After all, Osaka is still only 23.
In the aftermath of another Grand Slam tournament, Jon Wertheim of Sports Illustrated penned his ever-thoughtful, and comprehensive, look back at everything imaginable connected to the Australian Open.
His latest column, “50 Parting Thoughts From the 2021 Australian Open,” included the following insightful commentary about Osaka: “Fans who followed this tournament know her journey entailed beating tricky players (Ons Jabeur), staving off match points (Garbine Muguruza), destroying a sentimental/cult favorite (Hsieh Su-wei), and out-Serena-ing Serena. Be assured the rest of the field followed the tournament.”
Room For Improvement
Osaka has thrived under the watchful eye of her current coach, Wim Fissette, who she began working with at the start of the 2020 season. He has now guided three women ー Kim Clijsters, Angelique Kerber and Osaka ー to Grand Slam titles. The 40-year-old former Belgian pro tennis player has also worked with former world No. 1s Victoria Azarenka and Simona Halep since becoming a coach in 2009.
For Fissette, the task at hand is to steer Osaka in the right direction in terms of development as a consistent player on clay and grass. The good news for the coach-pupil tandem is that Osaka concedes she has plenty of room for improvement in both areas.
Speaking to reporters on Sunday, less than 24 hours after beating Brady, she admitted that being No. 1 in the world isn’t her top objective right now.
When asked about her desire to be successful on grass and clay, she said: “Yeah. For me, I think that’s the biggest goal right now. I think everyone knows I can do well on hard courts. For me, I just really want to get comfortable on the other surfaces.”
Osaka, who reached No. 1 in the WTA rankings in 2019, finished 2018 ranked No. 5, and ended each of the past two years at No. 3.
In her mind, Osaka can see that she’s grown as a player in recent months while working well with Fissette to tap into her potential.

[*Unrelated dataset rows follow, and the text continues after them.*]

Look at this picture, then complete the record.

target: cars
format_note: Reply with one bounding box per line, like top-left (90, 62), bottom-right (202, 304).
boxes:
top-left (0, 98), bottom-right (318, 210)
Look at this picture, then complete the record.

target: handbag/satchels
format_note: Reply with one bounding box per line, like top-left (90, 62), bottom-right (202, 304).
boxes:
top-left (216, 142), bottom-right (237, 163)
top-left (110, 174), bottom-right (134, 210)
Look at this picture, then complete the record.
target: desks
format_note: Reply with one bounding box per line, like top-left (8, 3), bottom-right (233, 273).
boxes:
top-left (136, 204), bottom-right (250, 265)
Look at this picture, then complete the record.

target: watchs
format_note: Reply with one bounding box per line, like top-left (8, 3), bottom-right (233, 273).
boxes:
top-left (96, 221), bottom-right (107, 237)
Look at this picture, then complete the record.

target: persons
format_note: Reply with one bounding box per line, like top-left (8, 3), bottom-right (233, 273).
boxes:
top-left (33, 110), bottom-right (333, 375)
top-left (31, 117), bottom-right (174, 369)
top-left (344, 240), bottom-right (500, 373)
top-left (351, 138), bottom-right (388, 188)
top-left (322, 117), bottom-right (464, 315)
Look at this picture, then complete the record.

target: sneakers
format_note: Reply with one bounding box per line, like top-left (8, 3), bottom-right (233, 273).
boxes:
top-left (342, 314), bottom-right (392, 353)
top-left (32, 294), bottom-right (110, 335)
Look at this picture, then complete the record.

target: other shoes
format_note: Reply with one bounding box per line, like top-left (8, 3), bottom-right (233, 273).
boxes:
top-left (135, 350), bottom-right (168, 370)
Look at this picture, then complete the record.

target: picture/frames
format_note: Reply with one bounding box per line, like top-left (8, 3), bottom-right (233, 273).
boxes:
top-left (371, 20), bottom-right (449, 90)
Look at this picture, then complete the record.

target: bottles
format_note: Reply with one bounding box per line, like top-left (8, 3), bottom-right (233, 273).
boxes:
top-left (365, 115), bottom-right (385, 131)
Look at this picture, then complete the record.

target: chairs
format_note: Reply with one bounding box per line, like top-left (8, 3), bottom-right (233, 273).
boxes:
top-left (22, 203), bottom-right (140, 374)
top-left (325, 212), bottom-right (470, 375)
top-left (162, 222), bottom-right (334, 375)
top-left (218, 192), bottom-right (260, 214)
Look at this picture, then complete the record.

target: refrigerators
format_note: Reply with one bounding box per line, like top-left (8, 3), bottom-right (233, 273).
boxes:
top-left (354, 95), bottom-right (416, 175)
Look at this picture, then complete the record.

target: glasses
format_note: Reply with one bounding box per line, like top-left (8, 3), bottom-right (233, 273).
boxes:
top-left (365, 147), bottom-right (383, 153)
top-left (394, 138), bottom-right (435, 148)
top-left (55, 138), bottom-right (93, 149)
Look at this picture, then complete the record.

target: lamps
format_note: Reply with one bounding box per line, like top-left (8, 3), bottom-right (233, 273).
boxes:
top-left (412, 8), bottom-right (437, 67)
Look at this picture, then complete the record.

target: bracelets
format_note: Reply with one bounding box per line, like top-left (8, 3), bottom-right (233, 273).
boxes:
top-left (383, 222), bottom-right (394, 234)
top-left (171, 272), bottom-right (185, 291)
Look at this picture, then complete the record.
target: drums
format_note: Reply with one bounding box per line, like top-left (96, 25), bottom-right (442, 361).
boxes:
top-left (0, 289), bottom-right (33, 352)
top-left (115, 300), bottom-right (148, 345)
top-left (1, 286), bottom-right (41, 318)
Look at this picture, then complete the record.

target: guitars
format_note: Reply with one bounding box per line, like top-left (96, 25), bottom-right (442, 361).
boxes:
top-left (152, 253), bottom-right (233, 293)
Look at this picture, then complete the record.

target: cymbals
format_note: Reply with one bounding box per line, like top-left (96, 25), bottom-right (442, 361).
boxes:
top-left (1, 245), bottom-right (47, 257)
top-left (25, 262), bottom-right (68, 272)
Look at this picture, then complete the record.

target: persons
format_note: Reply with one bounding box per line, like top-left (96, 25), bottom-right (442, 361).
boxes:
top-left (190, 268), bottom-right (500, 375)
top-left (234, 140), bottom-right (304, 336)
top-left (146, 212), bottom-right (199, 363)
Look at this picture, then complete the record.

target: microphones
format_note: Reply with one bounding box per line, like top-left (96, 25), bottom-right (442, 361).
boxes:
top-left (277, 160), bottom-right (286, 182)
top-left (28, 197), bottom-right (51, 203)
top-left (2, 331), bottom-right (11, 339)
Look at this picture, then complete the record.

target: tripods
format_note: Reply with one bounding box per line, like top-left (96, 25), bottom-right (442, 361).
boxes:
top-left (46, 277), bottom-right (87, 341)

An inquisitive reporter asked her this at the news conference on February 21: “Do you feel like your game is in a better place now compared to maybe 12 months ago, that you can perform better on the clay and grass?”

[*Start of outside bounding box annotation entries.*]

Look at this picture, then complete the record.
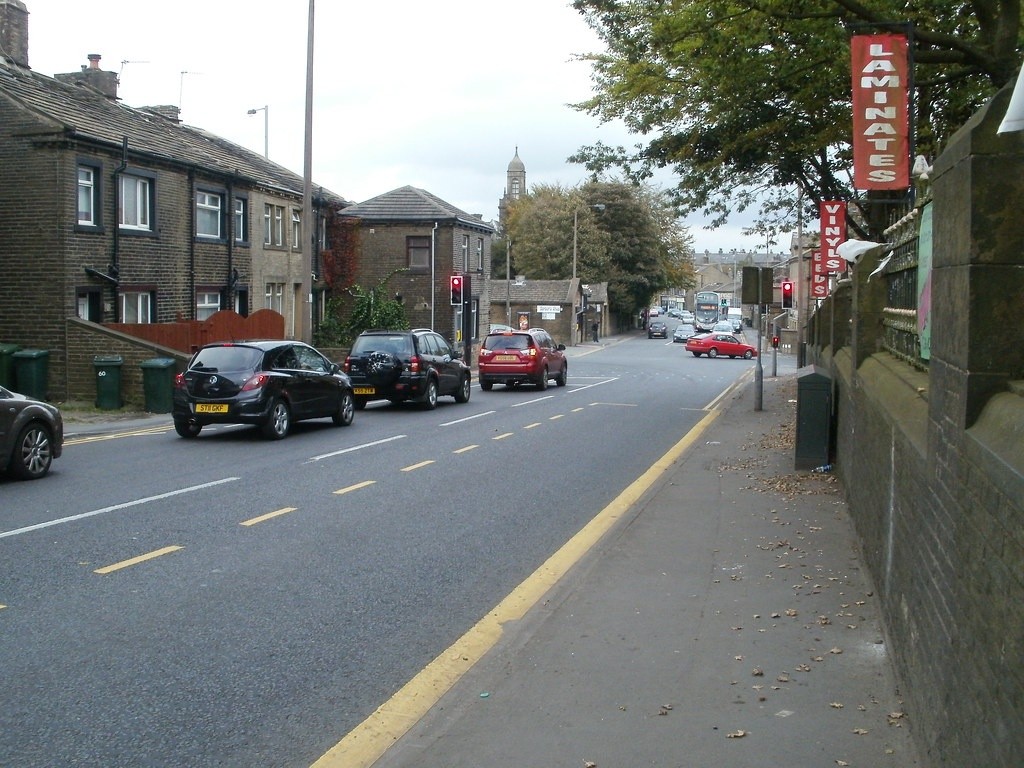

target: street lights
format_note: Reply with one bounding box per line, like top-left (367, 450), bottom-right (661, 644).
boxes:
top-left (572, 203), bottom-right (604, 277)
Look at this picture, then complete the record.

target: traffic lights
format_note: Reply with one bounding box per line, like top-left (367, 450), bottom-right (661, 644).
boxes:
top-left (450, 275), bottom-right (463, 306)
top-left (772, 336), bottom-right (779, 347)
top-left (782, 281), bottom-right (792, 309)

“Yes, I think so,” Osaka replied. “I think I have more of an understanding of what I’m supposed to do. I think before I would just head into a match sort of unaware of I guess different patterns and things like that. But now I think I talk to Wim a bit more on strategy.”

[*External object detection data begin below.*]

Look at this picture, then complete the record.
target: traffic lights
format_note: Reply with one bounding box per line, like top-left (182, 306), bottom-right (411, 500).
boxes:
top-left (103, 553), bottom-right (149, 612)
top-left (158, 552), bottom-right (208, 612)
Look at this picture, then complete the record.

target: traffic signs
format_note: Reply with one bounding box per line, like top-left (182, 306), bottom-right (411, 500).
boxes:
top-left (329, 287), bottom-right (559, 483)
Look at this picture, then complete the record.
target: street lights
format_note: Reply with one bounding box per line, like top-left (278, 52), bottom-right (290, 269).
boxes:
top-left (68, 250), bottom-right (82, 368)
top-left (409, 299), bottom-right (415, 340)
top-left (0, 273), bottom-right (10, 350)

Since turning pro in 2012, Osaka has seven singles titles on her resume. Martina Navratilova won a record 167 WTA singles titles (in the Open Era, which began in 1968), Chris Evert triumphed in 157, and Steffi Graf did it 107 times.
Indeed, consistency was the key ingredient in their success stories.
What Lies Ahead For Osaka
Looking ahead, becoming a more consistent player is Osaka’s primary focus.
“For me, my biggest goal is to be consistent throughout the year, not just randomly popping up and winning a Grand Slam,” Osaka stated, responding to a question about if she’s the “next boss,” aka the queen, of women’s tennis. “Hopefully I’m able to be more stable this year and feel more worthy of potentially having that title.”
Naomi Osaka doesn’t need to seek out a performance consultant for advice on what would make her a greater all-around tennis player.
The results are available for her and everyone else to see.
As stated above, she has proven herself in the biggest of the big tournaments in America and Australia. But to be considered a versatile, top-notch player in the other elite tournaments, the Osaka native needs to begin producing stellar results in France and England.
Osaka is a fiery competitor, a player with boundless energy. Motivation to represent and inspire her bicultural heritage (Japan and Haiti) is a very real part of her existence, one which should not be discounted.
Her story is a compelling one that has brought excitement to Japan and reinvigorated the tennis establishment. And she understands the big picture.
Sports fans should be grateful for that fact.